# Start of DATA SHOWN
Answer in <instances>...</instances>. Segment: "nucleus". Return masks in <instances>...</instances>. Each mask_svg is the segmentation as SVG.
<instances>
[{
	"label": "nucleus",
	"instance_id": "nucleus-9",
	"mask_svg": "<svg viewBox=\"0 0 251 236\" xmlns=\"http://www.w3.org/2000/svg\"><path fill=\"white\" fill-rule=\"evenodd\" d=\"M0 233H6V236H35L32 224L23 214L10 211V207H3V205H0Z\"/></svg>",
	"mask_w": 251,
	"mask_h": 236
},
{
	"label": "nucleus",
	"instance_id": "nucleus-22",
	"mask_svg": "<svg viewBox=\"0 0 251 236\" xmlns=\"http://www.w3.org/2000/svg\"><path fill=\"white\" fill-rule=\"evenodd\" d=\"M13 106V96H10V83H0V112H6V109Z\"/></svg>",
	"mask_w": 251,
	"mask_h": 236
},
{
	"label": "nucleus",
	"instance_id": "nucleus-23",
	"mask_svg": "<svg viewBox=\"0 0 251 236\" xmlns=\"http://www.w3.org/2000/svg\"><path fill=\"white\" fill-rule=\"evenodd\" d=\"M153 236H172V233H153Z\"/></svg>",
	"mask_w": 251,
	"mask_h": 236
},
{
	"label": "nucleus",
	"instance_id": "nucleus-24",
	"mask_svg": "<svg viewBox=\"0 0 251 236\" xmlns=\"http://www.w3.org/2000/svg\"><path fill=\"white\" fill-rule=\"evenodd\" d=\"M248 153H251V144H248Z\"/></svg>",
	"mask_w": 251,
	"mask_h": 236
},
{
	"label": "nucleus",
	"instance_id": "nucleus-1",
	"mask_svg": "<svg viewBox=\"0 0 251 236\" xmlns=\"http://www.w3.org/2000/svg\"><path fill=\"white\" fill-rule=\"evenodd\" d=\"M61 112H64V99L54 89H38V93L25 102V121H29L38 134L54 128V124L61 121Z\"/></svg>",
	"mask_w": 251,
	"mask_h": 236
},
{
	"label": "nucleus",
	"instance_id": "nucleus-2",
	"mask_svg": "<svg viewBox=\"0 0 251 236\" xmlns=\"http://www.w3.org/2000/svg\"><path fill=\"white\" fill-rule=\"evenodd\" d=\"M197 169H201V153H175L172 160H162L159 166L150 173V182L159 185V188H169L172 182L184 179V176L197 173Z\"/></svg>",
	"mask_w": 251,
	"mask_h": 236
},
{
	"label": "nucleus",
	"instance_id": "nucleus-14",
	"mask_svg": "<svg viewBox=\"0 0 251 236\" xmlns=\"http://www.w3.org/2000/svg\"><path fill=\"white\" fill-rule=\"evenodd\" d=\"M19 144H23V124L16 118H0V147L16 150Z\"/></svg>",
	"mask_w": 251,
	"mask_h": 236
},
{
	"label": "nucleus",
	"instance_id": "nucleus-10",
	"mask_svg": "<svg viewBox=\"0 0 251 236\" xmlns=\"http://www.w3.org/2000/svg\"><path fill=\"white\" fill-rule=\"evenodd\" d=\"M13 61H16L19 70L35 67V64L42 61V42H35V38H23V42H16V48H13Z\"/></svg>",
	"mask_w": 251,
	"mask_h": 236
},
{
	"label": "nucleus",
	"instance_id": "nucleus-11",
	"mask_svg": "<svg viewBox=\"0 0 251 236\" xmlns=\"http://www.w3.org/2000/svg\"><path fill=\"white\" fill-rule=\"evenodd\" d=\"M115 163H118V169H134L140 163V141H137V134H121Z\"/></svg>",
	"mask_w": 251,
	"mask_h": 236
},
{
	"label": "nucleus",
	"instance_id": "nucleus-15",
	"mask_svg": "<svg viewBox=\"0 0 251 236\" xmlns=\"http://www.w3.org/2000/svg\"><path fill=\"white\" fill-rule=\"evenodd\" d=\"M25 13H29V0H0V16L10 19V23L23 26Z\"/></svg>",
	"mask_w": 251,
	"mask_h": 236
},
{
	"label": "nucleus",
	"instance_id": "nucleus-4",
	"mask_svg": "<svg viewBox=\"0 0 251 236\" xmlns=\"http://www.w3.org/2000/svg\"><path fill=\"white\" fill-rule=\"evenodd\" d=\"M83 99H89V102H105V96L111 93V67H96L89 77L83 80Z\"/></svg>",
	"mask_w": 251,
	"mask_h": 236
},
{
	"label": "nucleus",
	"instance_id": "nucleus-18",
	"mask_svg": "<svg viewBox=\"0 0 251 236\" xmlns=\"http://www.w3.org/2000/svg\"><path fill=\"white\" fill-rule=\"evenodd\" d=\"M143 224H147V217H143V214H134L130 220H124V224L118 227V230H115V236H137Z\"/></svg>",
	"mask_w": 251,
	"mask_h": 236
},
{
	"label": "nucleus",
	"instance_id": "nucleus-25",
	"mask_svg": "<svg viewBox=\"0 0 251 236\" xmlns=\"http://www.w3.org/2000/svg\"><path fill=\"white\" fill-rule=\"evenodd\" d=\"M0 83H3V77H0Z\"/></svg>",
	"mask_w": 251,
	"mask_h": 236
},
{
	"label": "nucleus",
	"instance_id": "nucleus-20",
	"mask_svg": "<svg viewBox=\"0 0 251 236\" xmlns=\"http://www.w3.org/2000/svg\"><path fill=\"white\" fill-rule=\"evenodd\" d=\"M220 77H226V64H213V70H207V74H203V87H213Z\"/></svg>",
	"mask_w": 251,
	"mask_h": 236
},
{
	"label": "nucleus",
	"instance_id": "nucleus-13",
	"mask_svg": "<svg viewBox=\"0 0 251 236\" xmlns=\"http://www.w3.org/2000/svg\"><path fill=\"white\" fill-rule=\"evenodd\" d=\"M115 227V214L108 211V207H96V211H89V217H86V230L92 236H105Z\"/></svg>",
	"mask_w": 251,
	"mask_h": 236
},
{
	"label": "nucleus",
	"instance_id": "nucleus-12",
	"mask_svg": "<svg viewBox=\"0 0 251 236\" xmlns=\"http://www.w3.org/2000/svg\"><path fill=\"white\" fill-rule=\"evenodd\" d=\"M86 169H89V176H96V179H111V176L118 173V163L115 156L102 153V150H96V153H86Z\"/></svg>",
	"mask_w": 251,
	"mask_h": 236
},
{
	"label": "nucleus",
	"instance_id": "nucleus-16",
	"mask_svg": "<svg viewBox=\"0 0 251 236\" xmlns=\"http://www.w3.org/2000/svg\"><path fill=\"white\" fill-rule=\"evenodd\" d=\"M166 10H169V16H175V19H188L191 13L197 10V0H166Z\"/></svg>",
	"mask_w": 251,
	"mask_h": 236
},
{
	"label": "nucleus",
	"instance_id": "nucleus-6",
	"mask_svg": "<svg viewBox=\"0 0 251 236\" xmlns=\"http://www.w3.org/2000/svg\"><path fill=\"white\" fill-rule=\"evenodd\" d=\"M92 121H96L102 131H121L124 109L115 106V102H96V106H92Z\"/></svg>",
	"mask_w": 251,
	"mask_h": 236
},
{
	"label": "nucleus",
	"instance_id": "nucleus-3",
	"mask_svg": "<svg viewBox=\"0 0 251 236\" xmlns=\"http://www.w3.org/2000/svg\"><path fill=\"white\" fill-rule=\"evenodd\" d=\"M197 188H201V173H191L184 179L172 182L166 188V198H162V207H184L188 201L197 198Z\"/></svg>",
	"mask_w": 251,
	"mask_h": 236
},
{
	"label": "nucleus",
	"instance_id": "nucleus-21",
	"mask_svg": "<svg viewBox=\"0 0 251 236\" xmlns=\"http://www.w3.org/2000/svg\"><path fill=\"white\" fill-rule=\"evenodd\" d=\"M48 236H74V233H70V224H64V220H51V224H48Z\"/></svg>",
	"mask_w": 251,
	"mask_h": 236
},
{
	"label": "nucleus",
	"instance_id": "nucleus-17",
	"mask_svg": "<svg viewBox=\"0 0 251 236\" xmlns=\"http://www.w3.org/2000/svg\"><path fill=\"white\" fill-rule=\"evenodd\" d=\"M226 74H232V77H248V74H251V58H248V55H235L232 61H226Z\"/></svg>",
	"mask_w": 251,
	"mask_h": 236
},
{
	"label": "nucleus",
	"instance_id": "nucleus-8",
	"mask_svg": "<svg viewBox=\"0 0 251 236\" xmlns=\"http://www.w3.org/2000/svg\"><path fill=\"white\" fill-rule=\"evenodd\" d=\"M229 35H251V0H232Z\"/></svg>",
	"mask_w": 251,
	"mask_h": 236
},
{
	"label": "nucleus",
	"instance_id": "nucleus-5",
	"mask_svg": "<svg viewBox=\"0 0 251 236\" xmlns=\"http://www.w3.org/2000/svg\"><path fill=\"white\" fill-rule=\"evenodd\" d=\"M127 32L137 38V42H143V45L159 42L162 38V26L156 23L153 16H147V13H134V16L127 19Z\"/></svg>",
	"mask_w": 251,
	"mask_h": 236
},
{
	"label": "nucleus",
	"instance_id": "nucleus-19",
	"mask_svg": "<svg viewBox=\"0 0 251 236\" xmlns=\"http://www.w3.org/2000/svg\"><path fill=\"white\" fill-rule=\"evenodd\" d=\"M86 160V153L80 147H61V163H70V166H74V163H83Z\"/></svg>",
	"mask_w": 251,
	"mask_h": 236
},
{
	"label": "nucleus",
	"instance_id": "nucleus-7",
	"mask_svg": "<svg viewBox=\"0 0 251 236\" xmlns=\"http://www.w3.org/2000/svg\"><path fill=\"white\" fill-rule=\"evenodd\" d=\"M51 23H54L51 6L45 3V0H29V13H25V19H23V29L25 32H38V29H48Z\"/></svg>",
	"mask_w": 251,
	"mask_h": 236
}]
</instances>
# End of DATA SHOWN
■ EXERCISE ■
Turn everything from the start of the records down to the line containing "112H64V99L54 89H38V93L25 102V121H29L38" into a numbered list, skipping any blank lines.

■ WRITTEN ANSWER ■
1. Answer in <instances>...</instances>. Segment: "nucleus". Return masks in <instances>...</instances>. Each mask_svg is the segmentation as SVG.
2. <instances>
3. [{
4. 	"label": "nucleus",
5. 	"instance_id": "nucleus-9",
6. 	"mask_svg": "<svg viewBox=\"0 0 251 236\" xmlns=\"http://www.w3.org/2000/svg\"><path fill=\"white\" fill-rule=\"evenodd\" d=\"M0 233H6V236H35L32 224L23 214L10 211V207H3V205H0Z\"/></svg>",
7. 	"mask_w": 251,
8. 	"mask_h": 236
9. },
10. {
11. 	"label": "nucleus",
12. 	"instance_id": "nucleus-22",
13. 	"mask_svg": "<svg viewBox=\"0 0 251 236\" xmlns=\"http://www.w3.org/2000/svg\"><path fill=\"white\" fill-rule=\"evenodd\" d=\"M13 106V96H10V83H0V112H6V109Z\"/></svg>",
14. 	"mask_w": 251,
15. 	"mask_h": 236
16. },
17. {
18. 	"label": "nucleus",
19. 	"instance_id": "nucleus-23",
20. 	"mask_svg": "<svg viewBox=\"0 0 251 236\" xmlns=\"http://www.w3.org/2000/svg\"><path fill=\"white\" fill-rule=\"evenodd\" d=\"M153 236H172V233H153Z\"/></svg>",
21. 	"mask_w": 251,
22. 	"mask_h": 236
23. },
24. {
25. 	"label": "nucleus",
26. 	"instance_id": "nucleus-24",
27. 	"mask_svg": "<svg viewBox=\"0 0 251 236\" xmlns=\"http://www.w3.org/2000/svg\"><path fill=\"white\" fill-rule=\"evenodd\" d=\"M248 153H251V144H248Z\"/></svg>",
28. 	"mask_w": 251,
29. 	"mask_h": 236
30. },
31. {
32. 	"label": "nucleus",
33. 	"instance_id": "nucleus-1",
34. 	"mask_svg": "<svg viewBox=\"0 0 251 236\" xmlns=\"http://www.w3.org/2000/svg\"><path fill=\"white\" fill-rule=\"evenodd\" d=\"M61 112H64V99L54 89H38V93L25 102V121H29L38 134L54 128V124L61 121Z\"/></svg>",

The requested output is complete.